Na análise do recurso, os desembargadores da Relação de Évora afirmaram que o magistrado não pode projetar-se na vítima, nem esperar que esta reaja da forma que ele próprio considera lógica. Segundo o acórdão, os comentários e preconceitos demonstrados comprometeram a avaliação das provas, nomeadamente as declarações da assistente e das testemunhas que confirmaram um padrão de controlo e violência psicológica.
A Relação condenou o arguido a dois anos e quatro meses de prisão, com pena suspensa, e ao pagamento de uma indemnização de 1500 euros à vítima.
Reincidência de julgamentos marcados por estereótipos
O caso reacende o debate sobre decisões judiciais em que se perpetuam estereótipos de género e preconceitos. Não é o primeiro episódio do género em tribunais portugueses. Em 2017, um juiz da Relação do Porto minimizou a agressão a uma mulher com uma moca de pregos, justificando o ato com um alegado adultério.
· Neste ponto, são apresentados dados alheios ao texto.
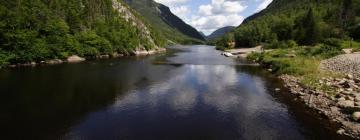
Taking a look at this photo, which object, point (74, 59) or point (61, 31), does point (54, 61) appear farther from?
→ point (61, 31)

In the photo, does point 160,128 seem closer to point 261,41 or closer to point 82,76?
point 82,76

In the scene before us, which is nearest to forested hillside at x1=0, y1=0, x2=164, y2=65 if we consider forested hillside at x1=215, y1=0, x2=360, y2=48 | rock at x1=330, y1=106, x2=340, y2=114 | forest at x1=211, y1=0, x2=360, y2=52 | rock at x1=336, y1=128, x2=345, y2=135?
forested hillside at x1=215, y1=0, x2=360, y2=48

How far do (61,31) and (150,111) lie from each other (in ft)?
250

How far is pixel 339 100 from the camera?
35.2m

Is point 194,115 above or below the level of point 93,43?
below

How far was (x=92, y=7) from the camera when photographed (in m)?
139

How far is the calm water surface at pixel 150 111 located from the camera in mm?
27266

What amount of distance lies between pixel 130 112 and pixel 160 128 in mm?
6833

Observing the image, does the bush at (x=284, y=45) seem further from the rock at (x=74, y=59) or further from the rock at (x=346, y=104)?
the rock at (x=346, y=104)

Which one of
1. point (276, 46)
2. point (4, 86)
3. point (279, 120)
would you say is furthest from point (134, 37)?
point (279, 120)

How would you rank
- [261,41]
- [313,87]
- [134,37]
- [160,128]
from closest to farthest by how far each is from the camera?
[160,128]
[313,87]
[134,37]
[261,41]

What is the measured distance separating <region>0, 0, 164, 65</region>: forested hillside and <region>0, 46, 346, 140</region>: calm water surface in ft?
94.6

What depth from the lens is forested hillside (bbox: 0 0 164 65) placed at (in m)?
79.4

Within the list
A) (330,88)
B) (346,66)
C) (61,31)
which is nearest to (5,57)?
(61,31)
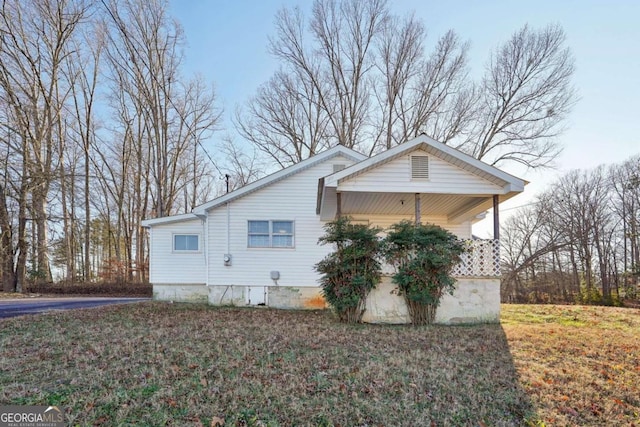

Em 1989, o Supremo Tribunal de Justiça sugeriu que duas turistas tinham contribuído para a sua própria violação por pedirem boleia, numa zona descrita como território do “macho ibérico”.
Estes casos continuam a levantar sérias questões sobre a sensibilidade da justiça portuguesa no tratamento de crimes de violência contra as mulheres, em particular no reconhecimento da violência psicológica como forma de abuso grave e punível.
M.S.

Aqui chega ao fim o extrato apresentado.